--- start of EXERCISE INPUT ---

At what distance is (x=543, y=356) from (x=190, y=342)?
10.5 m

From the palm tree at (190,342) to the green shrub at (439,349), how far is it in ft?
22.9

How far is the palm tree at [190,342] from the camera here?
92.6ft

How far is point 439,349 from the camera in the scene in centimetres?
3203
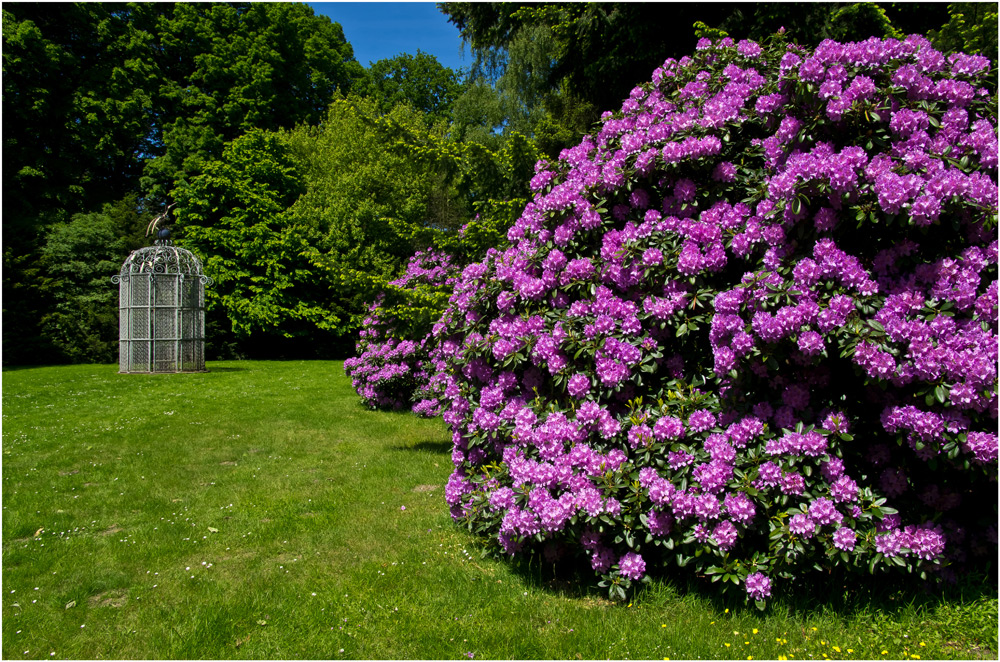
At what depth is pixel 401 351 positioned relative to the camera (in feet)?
31.0

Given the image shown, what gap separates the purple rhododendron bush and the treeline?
24.2 ft

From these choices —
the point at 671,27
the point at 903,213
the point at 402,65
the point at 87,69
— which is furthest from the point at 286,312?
the point at 903,213

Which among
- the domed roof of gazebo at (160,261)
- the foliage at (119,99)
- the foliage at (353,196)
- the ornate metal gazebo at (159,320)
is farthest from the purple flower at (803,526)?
the foliage at (119,99)

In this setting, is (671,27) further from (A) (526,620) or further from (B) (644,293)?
(A) (526,620)

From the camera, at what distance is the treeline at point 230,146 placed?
13547 mm

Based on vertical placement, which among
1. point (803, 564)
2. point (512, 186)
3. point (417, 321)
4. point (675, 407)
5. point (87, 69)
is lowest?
point (803, 564)

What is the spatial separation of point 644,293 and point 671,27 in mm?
8537

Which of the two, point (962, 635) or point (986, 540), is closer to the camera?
point (962, 635)

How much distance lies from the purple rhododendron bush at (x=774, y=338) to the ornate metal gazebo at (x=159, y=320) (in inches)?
546

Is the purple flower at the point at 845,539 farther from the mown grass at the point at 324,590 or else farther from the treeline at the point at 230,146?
the treeline at the point at 230,146

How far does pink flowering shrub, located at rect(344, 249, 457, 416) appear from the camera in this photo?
22.4ft

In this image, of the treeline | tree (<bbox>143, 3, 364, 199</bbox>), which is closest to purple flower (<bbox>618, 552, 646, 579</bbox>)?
the treeline

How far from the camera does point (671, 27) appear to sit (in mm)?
10477

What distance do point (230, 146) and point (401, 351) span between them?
1621 centimetres
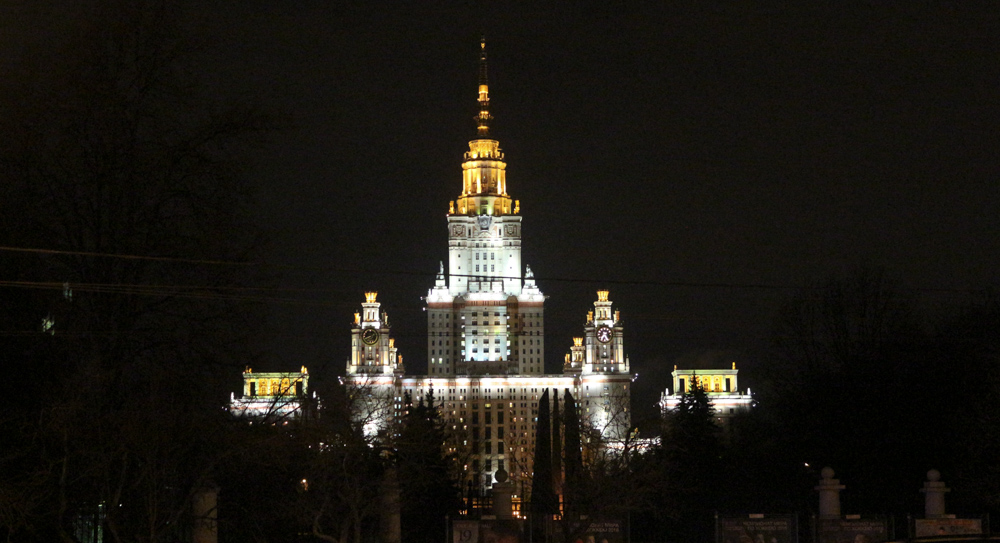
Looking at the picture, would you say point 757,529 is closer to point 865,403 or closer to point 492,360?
point 865,403

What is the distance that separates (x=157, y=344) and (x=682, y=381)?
164660mm

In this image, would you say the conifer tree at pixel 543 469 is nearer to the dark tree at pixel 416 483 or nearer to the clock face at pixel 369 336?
the dark tree at pixel 416 483

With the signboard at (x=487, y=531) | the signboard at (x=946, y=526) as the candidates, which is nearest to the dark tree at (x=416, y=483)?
the signboard at (x=487, y=531)

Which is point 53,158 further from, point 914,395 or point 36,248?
point 914,395

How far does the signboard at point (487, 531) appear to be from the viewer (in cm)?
3909

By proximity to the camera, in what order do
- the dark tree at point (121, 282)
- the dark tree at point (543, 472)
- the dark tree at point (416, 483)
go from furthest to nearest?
the dark tree at point (543, 472)
the dark tree at point (416, 483)
the dark tree at point (121, 282)

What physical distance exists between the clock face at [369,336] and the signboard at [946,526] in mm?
137870

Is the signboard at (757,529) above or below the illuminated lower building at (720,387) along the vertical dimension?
below

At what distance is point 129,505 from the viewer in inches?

--- end of EXERCISE INPUT ---

- TASK INSTRUCTIONS: Repeat only the lines from the line with "How far does pink" to the end of the entries, including both the first and the last line, and drop every picture.

- COMPLETED TASK:
How far does pink flowering shrub, located at rect(344, 249, 457, 416) appear from the camera in this photo?
22.4ft

In this image, of the treeline | tree (<bbox>143, 3, 364, 199</bbox>), which is closest to purple flower (<bbox>618, 552, 646, 579</bbox>)?
the treeline

How far from the camera does point (671, 27) appear to sit (in mm)?
10477

What distance do point (230, 146) and point (401, 351) span between them?
1621 centimetres
Looking at the picture, would you say point 757,529 is closer to point 865,403 or closer to point 492,360?
point 865,403

What is the distance that separates (x=157, y=344) and (x=682, y=381)?
164660mm

In this image, would you say the conifer tree at pixel 543 469 is nearer to the dark tree at pixel 416 483 or nearer to the clock face at pixel 369 336?
the dark tree at pixel 416 483

With the signboard at (x=487, y=531) | the signboard at (x=946, y=526) as the candidates, which is nearest to the dark tree at (x=416, y=483)?
the signboard at (x=487, y=531)

Which is point 53,158 further from, point 914,395 or point 36,248?
point 914,395

How far does the signboard at point (487, 531) appear to be from the viewer (in cm)?
3909

By proximity to the camera, in what order do
- the dark tree at point (121, 282)
- the dark tree at point (543, 472)
- the dark tree at point (416, 483)
go from furthest to nearest?
the dark tree at point (543, 472)
the dark tree at point (416, 483)
the dark tree at point (121, 282)

What physical distance exists between the clock face at [369,336] and the signboard at [946,526] in mm?
137870

Is the signboard at (757,529) above or below the illuminated lower building at (720,387) along the vertical dimension?
below

At what distance is point 129,505 from the viewer in inches?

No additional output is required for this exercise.